Cupping (拔罐, báguànr)
Cupping: China’s Massage: A few years ago, when we were travelling through remote –and not so remote – parts of China, it was still quite common to see masseurs, practitioners of Chinese traditional medicine and even dentists plying their trade by the roadside, often surrounding by a crowd of curious onlookers.
One of the sights that most caught our eye was that of people with their backs and shoulders bristling with bloody-looking little cups, like some strange kind of porcupines. The treatment looked scary and painful and we couldn’t really see the point of it.
Cupping: China’s Massage: What is Cupping?
We later learnt that these people were being treated with cupping, an ancient practice common in Chinese traditional medicine. It consists in putting special cups on the skin for a few minutes to generate suction and draw the blood to the surface of the skin. Apparently, the first cups were made of bullhorns that had been smoothed and perforated with tiny holes. Nowadays most cups are made of glass, though they can also be made of other materials, such as bamboo, pottery or silicone.

Records shown:
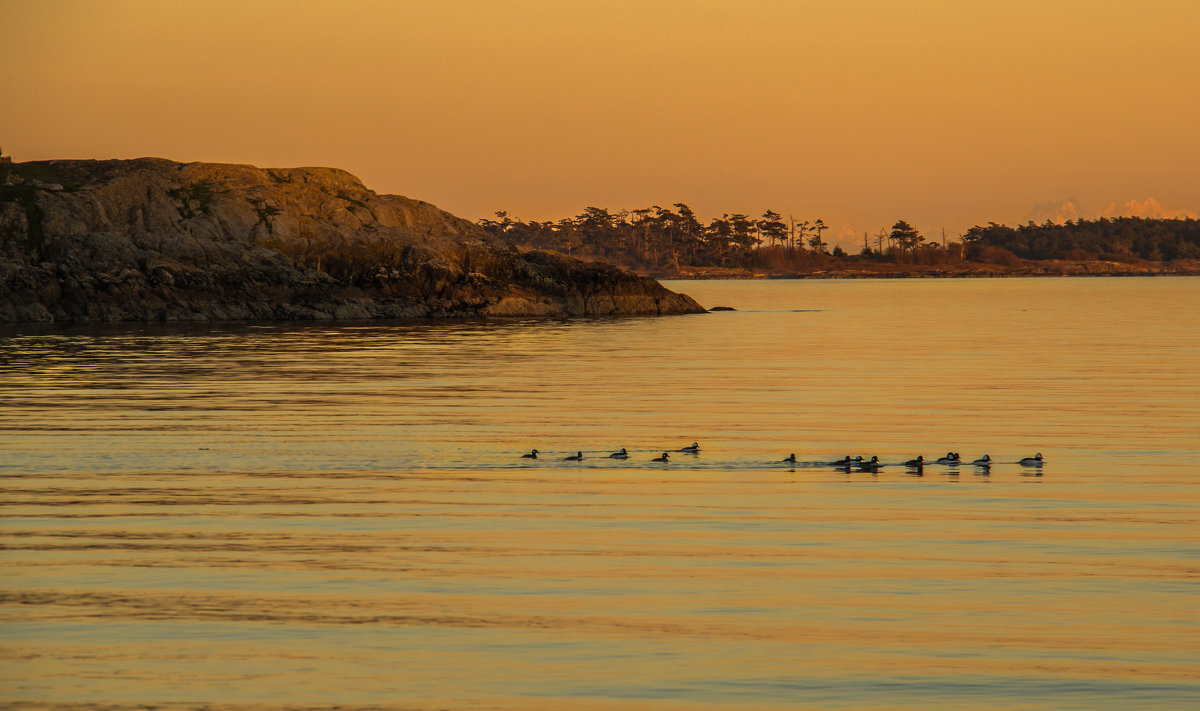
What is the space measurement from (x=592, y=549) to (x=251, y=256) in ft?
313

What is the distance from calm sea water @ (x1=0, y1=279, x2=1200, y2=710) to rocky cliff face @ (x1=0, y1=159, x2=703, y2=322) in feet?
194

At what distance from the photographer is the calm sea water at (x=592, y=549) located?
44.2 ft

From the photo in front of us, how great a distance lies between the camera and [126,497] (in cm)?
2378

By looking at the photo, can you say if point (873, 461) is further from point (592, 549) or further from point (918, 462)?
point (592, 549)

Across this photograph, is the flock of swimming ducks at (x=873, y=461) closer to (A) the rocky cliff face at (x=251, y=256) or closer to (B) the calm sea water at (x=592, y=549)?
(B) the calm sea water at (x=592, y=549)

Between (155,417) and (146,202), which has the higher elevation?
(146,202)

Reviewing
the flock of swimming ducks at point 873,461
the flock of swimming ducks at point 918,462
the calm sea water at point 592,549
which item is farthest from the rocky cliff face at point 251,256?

...

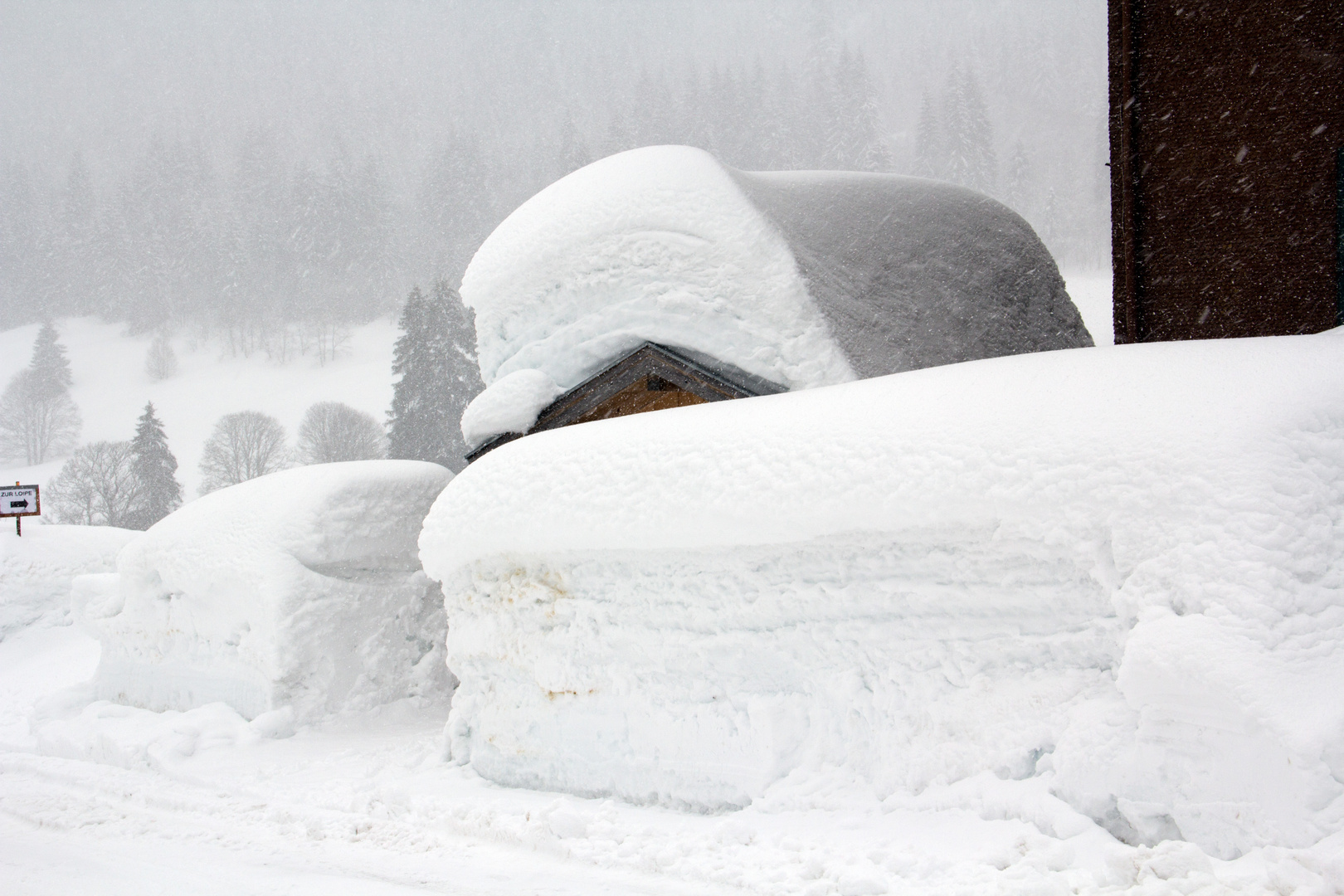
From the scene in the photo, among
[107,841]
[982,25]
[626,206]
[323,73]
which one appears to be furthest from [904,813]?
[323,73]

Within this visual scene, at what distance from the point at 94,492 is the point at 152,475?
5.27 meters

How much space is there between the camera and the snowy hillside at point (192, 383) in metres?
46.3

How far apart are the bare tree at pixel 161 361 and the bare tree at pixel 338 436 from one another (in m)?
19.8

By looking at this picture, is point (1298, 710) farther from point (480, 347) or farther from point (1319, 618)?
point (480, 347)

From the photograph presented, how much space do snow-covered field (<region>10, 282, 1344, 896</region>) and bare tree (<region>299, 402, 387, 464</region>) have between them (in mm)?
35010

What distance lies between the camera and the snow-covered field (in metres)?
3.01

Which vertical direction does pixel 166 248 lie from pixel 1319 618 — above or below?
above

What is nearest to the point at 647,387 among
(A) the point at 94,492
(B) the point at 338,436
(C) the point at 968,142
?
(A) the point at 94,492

--

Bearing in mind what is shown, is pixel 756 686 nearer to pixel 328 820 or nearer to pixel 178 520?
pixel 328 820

The problem: Write the next part of the text about cupping, starting right after its last sentence. None of the items matter for this.

Output below:
Basically, it seems that there are two main types of cupping: dry and wet.
Cupping: China’s Massage: Dry Cupping
In dry cupping, the air inside the cup is first heated to burn up the oxygen. The cup is then quickly placed upside down on the skin. Once the air inside the cup cools, it creates a vacuum, so that the ‘patient’s’ skin is sucked up into the cup. This pulling and stretching of the soft tissues draws blood to the area, makes the blood vessels expand and is supposed to stimulate a healing process. The cups are usually left in place for about 3 minutes. Cups can be used individually, or in large quantities to cover an extended area of skin.
Cupping: China’s Massage: Wet Cupping
The second type, wet cupping, takes the treatment a step further. Once the cup has been in place for 3-5 minutes, small cuts are made to the raised skin in order to allow the release of toxic blood and / or fluids. Pressure may be applied to speed up the process, and another cup is placed on the same area to draw out the liquids.
Alternatively, the cups can be moved slowly across lubricated skin, or they can be placed over an acupuncture needle; if fact, cupping is often combined with acupuncture in one treatment.
Cupping: China’s Massage: What are the benefits?
The main benefit of cupping is increased blood circulation, which is said to speed up the healing process in people suffering from muscle fatigue and injuries. This is why many athletes have started using cupping, for example to loosen muscle knots and to help their bodies recover more quickly after competitions. Perhaps one of the most famous athletes to sport the telltale cupping marks was the swimmer Michael Phelps, who was seen with them at the Rio Olympics.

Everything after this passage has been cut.